As many as 58 mosques and churches were destroyed, 83 hospitals and were razed, 25 schools were levelled and all of Gaza is now communicating through one fibre optic cable with the world.

An estimated 80 percent of its communications infrastructure has been wiped out.

“Currently we have to re-establish the medical, educational, government and banking institutions in Gaza as life has been completely stopped,” he said. “The children are suffering from psychological trauma from the conflict and need serious psychological rehabilitation now.”

There are 450,000 children who are returning to school in Gaza and all of them suffer from psychological trauma, according Ayman Abu Laban, UNICEF representative to the Gulf.

“We need to rehabilitate the children and introduce stability and security to them now as they are suffering from different psychological disturbances such as bed wetting, animosity, aggressiveness and detachment,” he said.
Relief agencies and authorities are also facing the challenge of repatriating the refugees. “Currently, Gaza has 150,000 refugees whose homes have been destroyed,” said Mushasha. “The majority of them are living in the schools, we need 450 million dollars to provide relief and aid to them in the next nine months.”

Let’s hold the senior leadership of Israel since 1948 accountable for their war crimes as well.

Meanwhile, Israel tries to wiggle out of a Spanish trial for war crimes perpetrated by the occupier state in 2002.

Israel will on Friday appeal a decision by a Spanish judge to open a probe against National Infrastructures Minister Benjamin Ben-Eliezer and six other current or former Israeli officials over a 2002 bombing in Gaza that killed one Hamas militant and 14 other people, inluding nine children.

Ben-Eliezer, who was defense minister at the time of the bombing, blasted the decision as “ludicrous” adding that “even more than ludicrous, it is outrageous. Terror organizations use the courts of the free world and the mechanisms of democratic nations to file suit against a country that operates against terror.”

Ben-Eliezer demonstrates that vile disregard for human life outside Israel we have come to know and despise.

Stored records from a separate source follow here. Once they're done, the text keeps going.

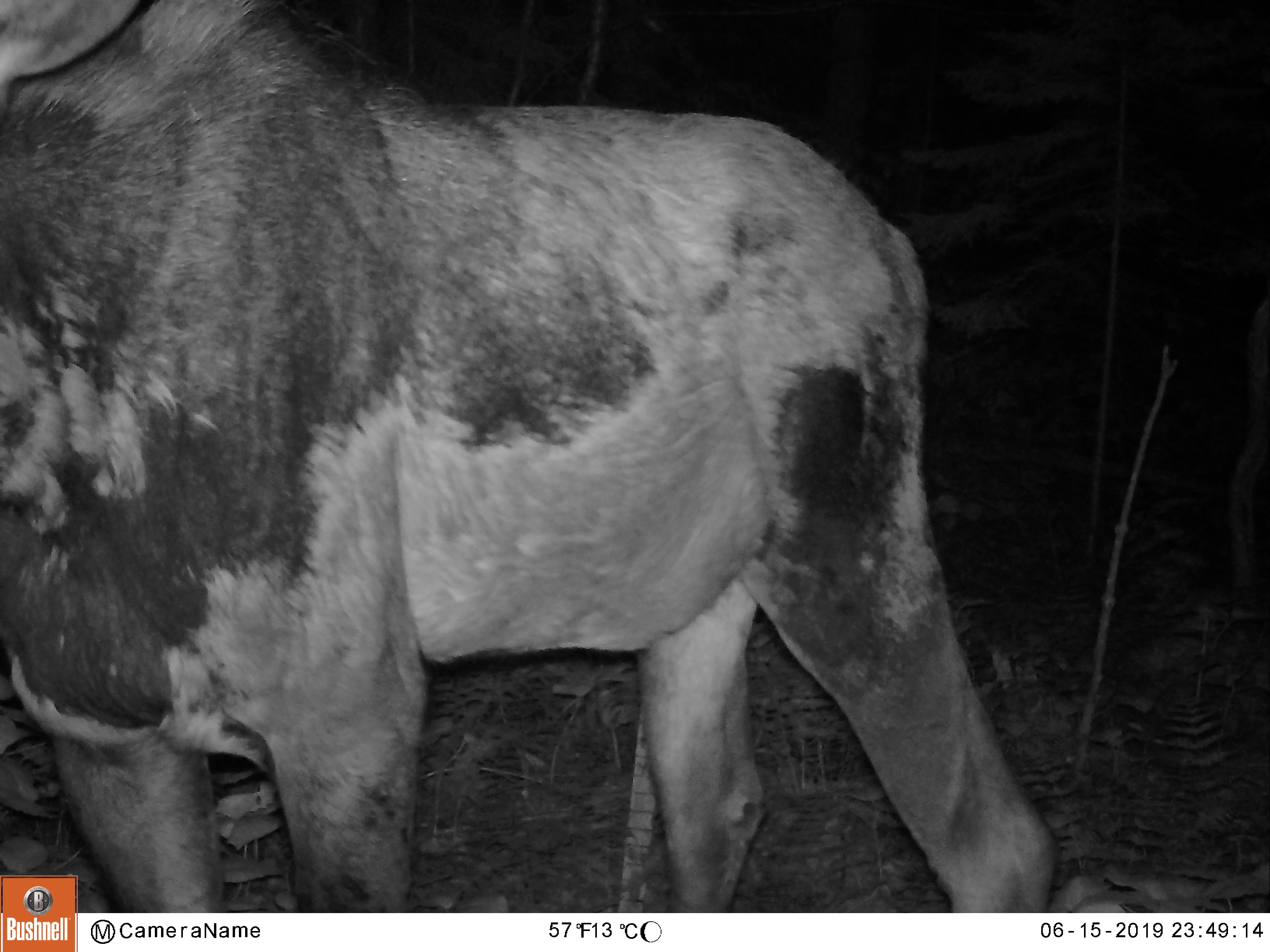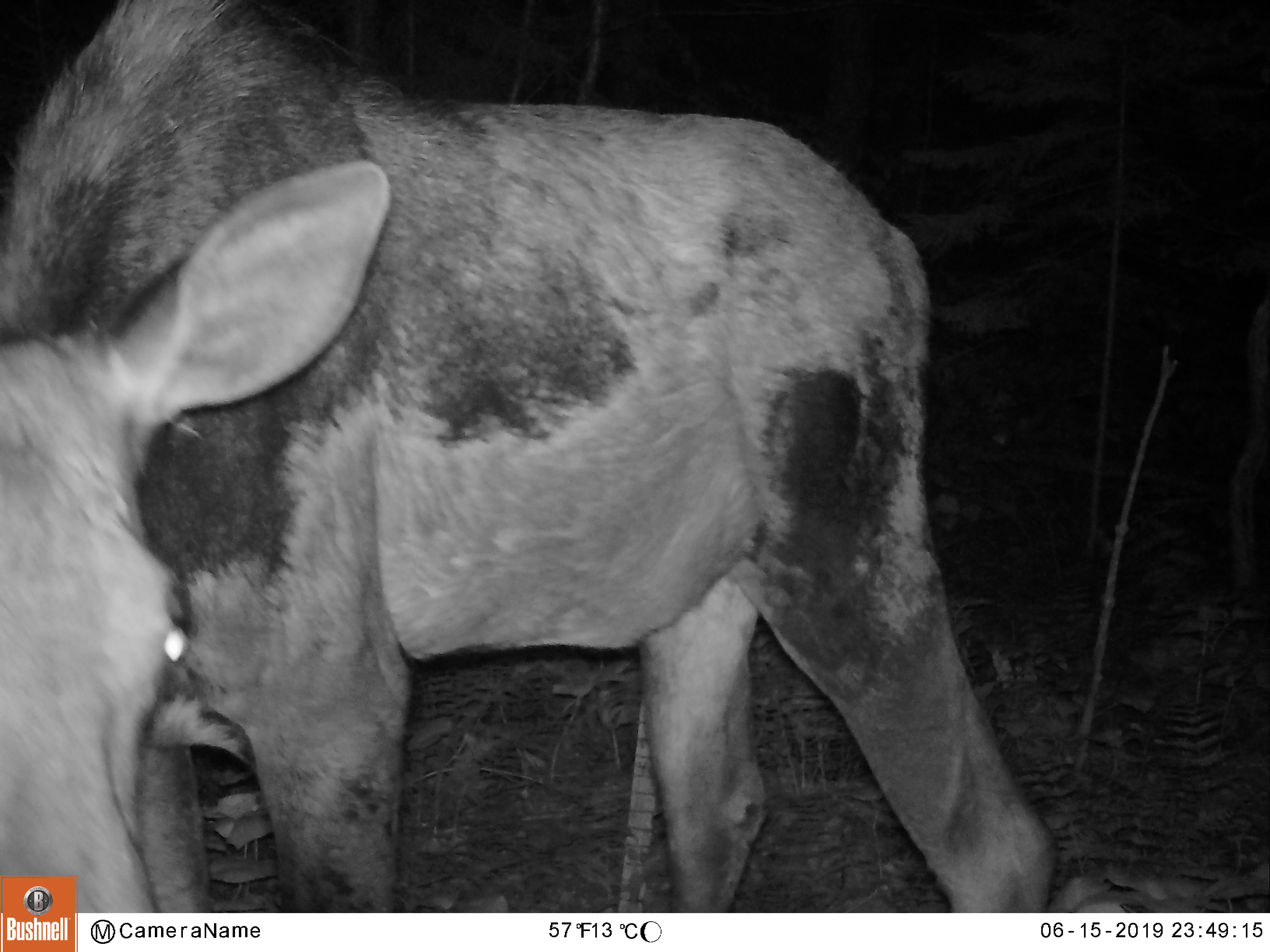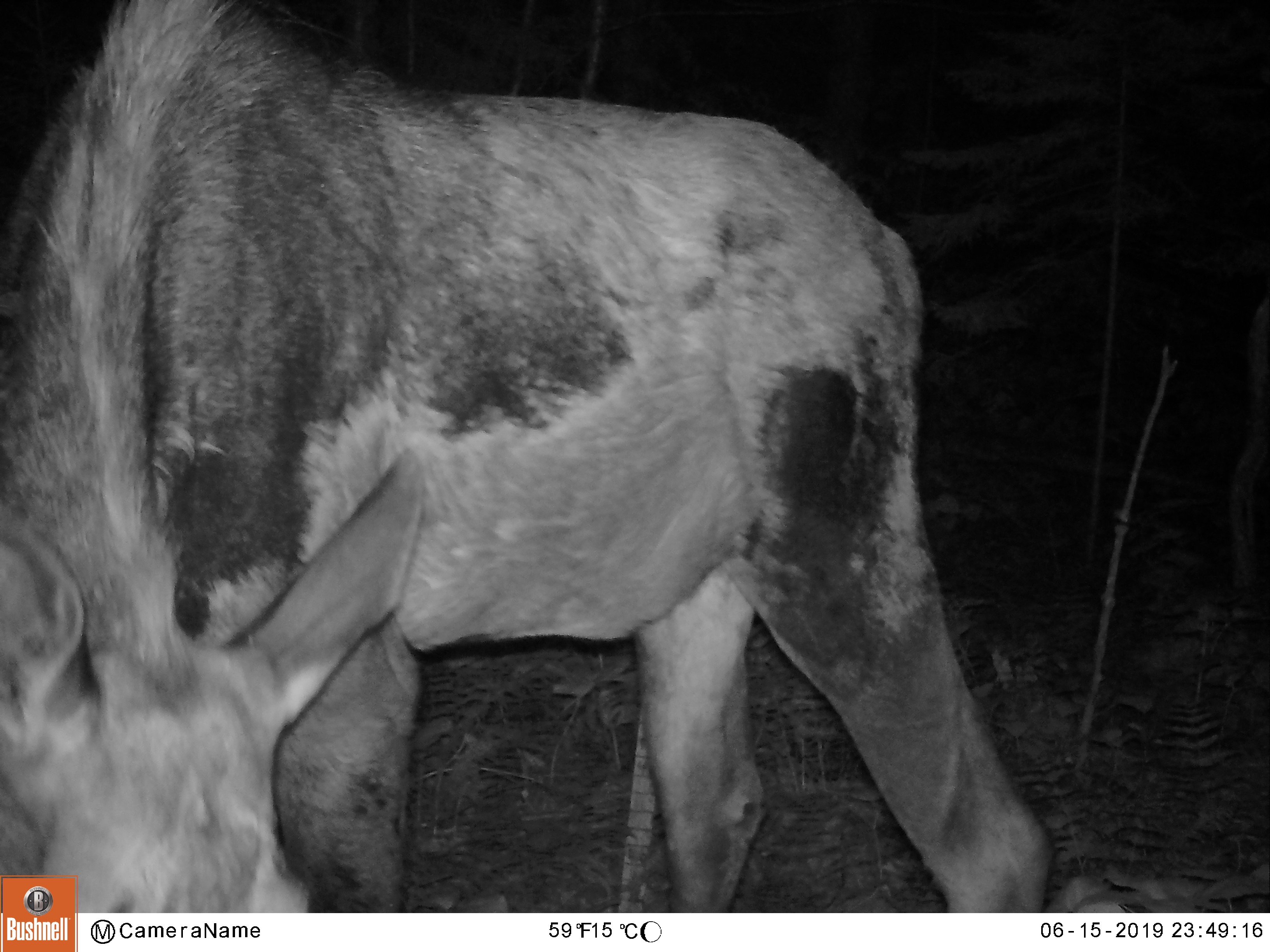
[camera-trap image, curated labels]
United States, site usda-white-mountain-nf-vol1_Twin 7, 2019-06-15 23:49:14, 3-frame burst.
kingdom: Animalia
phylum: Chordata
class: Mammalia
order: Artiodactyla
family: Cervidae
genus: Alces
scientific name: Alces alces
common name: moose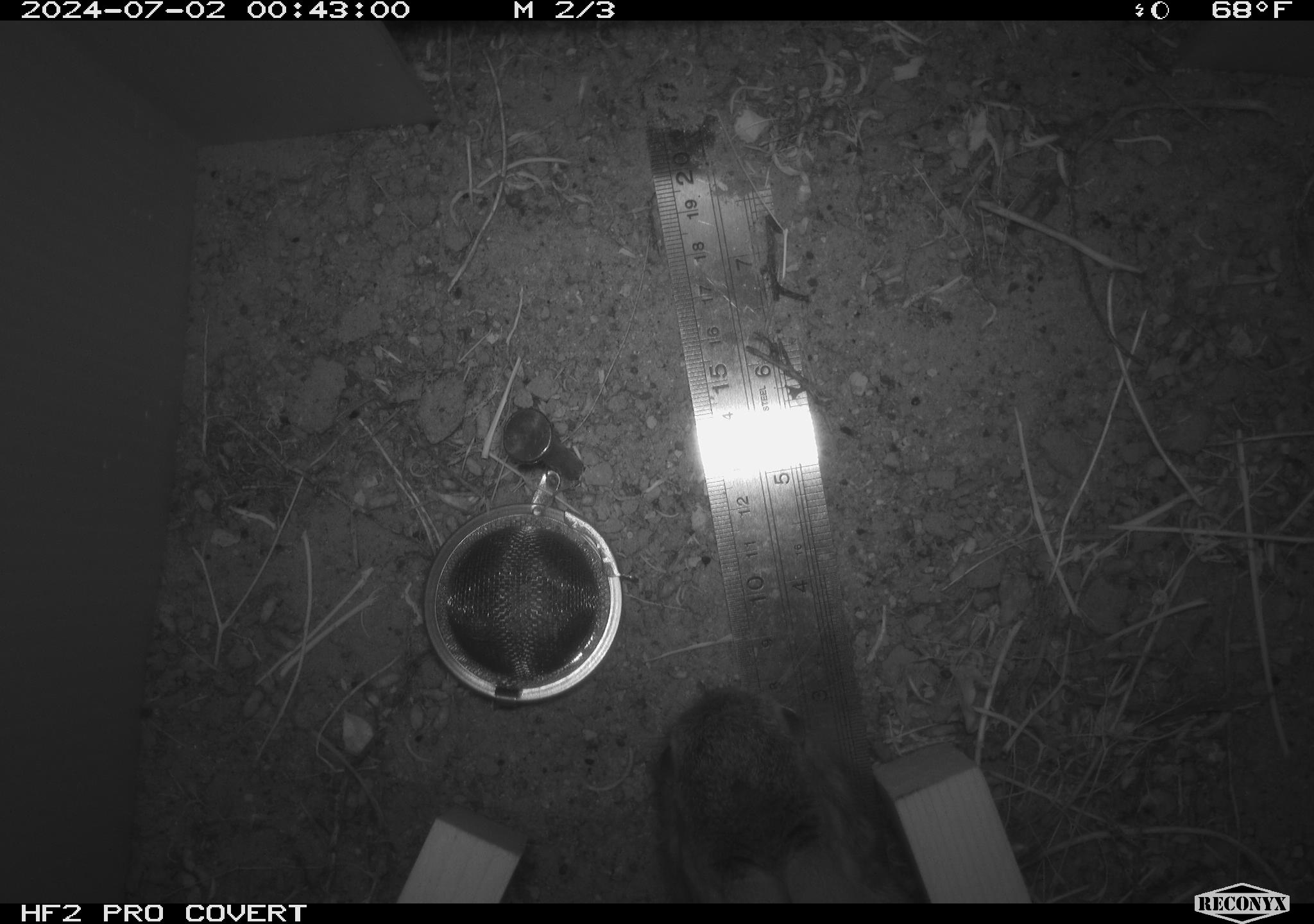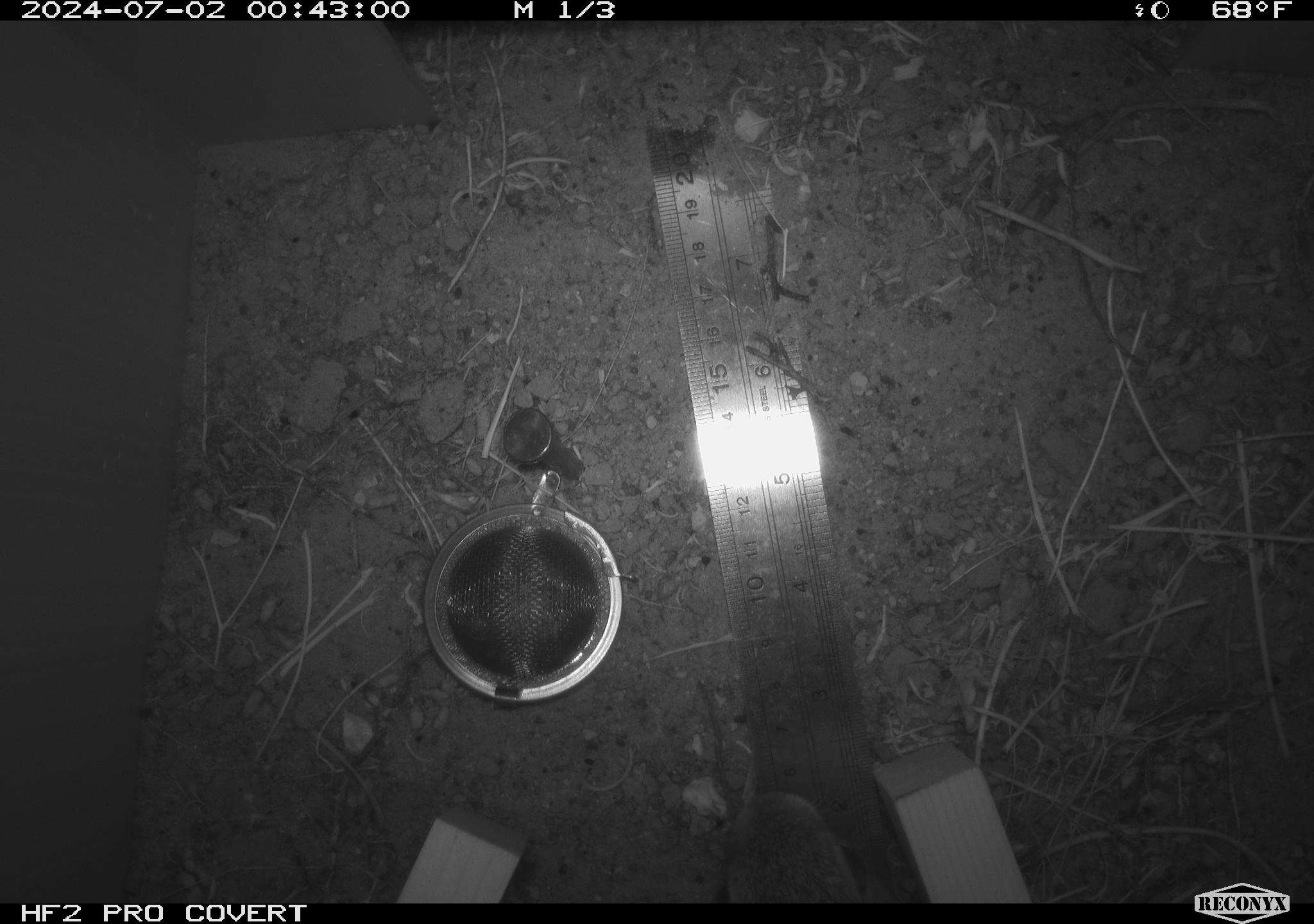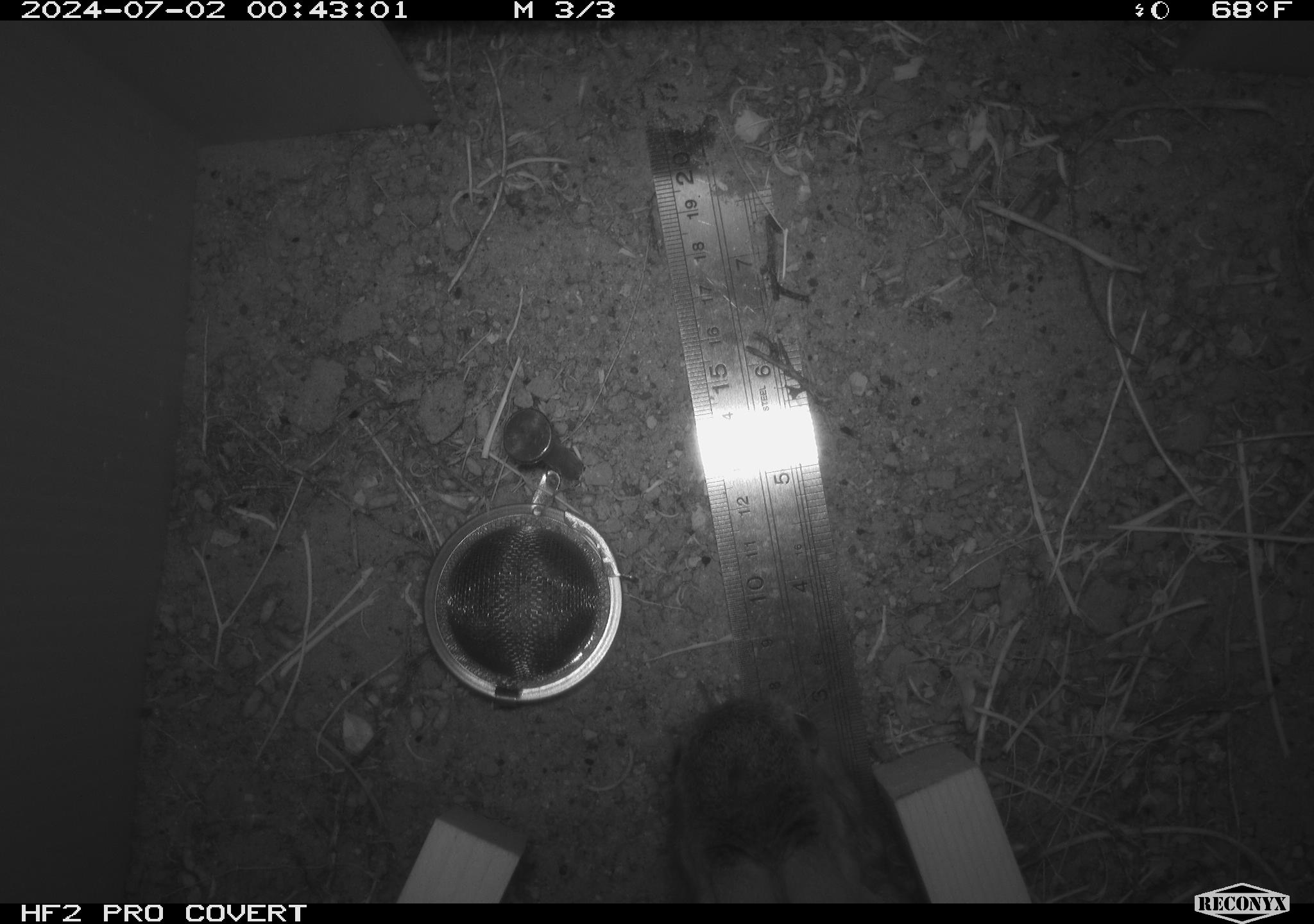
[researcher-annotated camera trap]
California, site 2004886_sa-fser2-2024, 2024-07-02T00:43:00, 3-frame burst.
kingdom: Animalia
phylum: Chordata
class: Mammalia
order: Lagomorpha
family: Leporidae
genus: Sylvilagus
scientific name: Sylvilagus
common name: cottontail rabbits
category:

9 non Israeli children for him are as nothing – this monster would speak differently if they were Israeli children – how many would he kill in retaliation then?

Netanyahoo makes it clear he wont’ be making illegal settlers leave their illgotten abodes.

Likud Party Chairman Benjamin Netanyahu on Thursday said he would not be bound by Prime Minister Ehud Olmert’s commitments to evacuate West Bank settlements and withdraw from the territories.

“I will not keep Olmert’s commitments to withdraw and I won’t evacuate settlements. Those understandings are invalid and unimportant,” Netanyahu said.